— TEXTO MOSTRADO —
Llevo lustros diciendo que hay muchos pistoleros de serpentina, que cualquiera es capaz de apretar el gatillo con la lengua, de boquilla. Pero a la hora de la verdad, ahí fuera, no todo es tan idílico como una conversación de bar, codo hincado en la barra y botellín de cerveza en alto. Los hechos lo acreditan pertinazmente, y por tal motivo lo sigo diciendo tan convencido como cuando empecé a manifestarlo décadas atrás. Pensaba igual incluso cuando algunos opinaban que yo no fallaría si alguna vez me veía en la tesitura de tener que sacar el arma y abrir fuego contra otro mono bípedo. Es posible que alguien todavía recuerde haberme oído decir que lo que hacía delante de la silueta no me garantizaba una respuesta rápida, justa y eficaz en un callejón oscuro, delante de uno, de dos o de tres cabrones con ganas de pincharme. Seguramente siempre he sido demasiado bocazas, bastante presumido, muy gilipollas, y a veces, según ante quien me encontrara, hasta algo prepotente. ¡Ah! Tampoco me ha solido faltar sinceridad suelta en los bolsillos, dicho sea de paso. Hoy, con cuarentaiséis tacos, sigo siendo igual en casi todo.

— MATERIAL PROPORCIONADO —
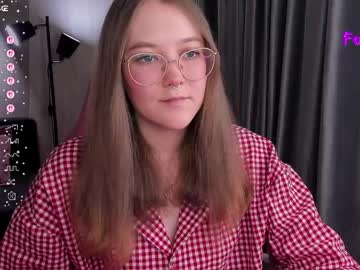 Bubble_Bunny February 11, 2026 Chaturbate stream image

— COMPRUEBA TU COMPRENSIÓN —
1. Traduce al inglés esta oración del texto sobre los pistoleros de boquilla: "Hoy, con cuarentaiséis tacos, sigo siendo igual en casi todo."
2. Resume en menos palabras el párrafo del texto sobre los pistoleros de boquilla que empieza con "Llevo lustros diciendo", sin perder sus datos principales.
3. Continúa el texto sobre los pistoleros de boquilla a partir del punto en que se detiene.
El listado no interviene en nada de esto.

— RESPUESTAS POR TAREA —
1. Today, at forty-six, I'm still the same in almost everything.

2. Desde hace décadas sostengo que muchos disparan solo de palabra y que la realidad no se parece a una charla de bar. Los hechos me siguen dando la razón. Ya lo pensaba cuando otros creían que yo no fallaría si tuviera que disparar contra una persona: lo que hacía ante la silueta no me aseguraba una respuesta rápida y eficaz en un callejón oscuro frente a uno, dos o tres agresores. Admito haber sido bocazas, presumido y a veces prepotente, aunque también sincero. A mis cuarenta y seis años sigo casi igual.

3.
Pero pese a reconocer públicamente que soy un lenguaraz pecador, nunca oculté ante nadie mi temor a no poder (o saber) responder a tiempo y bien en una confrontación a vida o muerte. Ya ven, mientras que los que entrenaban conmigo me creían capaz de matar sin pestañear, yo mismo expresaba mis dudas sobre si ni tan siquiera sería capaz de desenfundar. Mi amigo y subteniente preferido Manolo Contreras me dijo una vez: “Yo me conformaría con no cagarme encima. Si además de eso pudiera sacar la pistola, sería para aplaudirme. Si a eso sumara uno o dos tiros, lo celebraría. Pero si encima los metiera, sería para medalla”. Estas palabras retumbaron en mi cabeza durante años, conformándome, yo también, con no tener que pedir a gritos y con urgencia un rollo de papel higiénico. Significar que Manolo no es un buen tirador, sino lo siguiente a excelente.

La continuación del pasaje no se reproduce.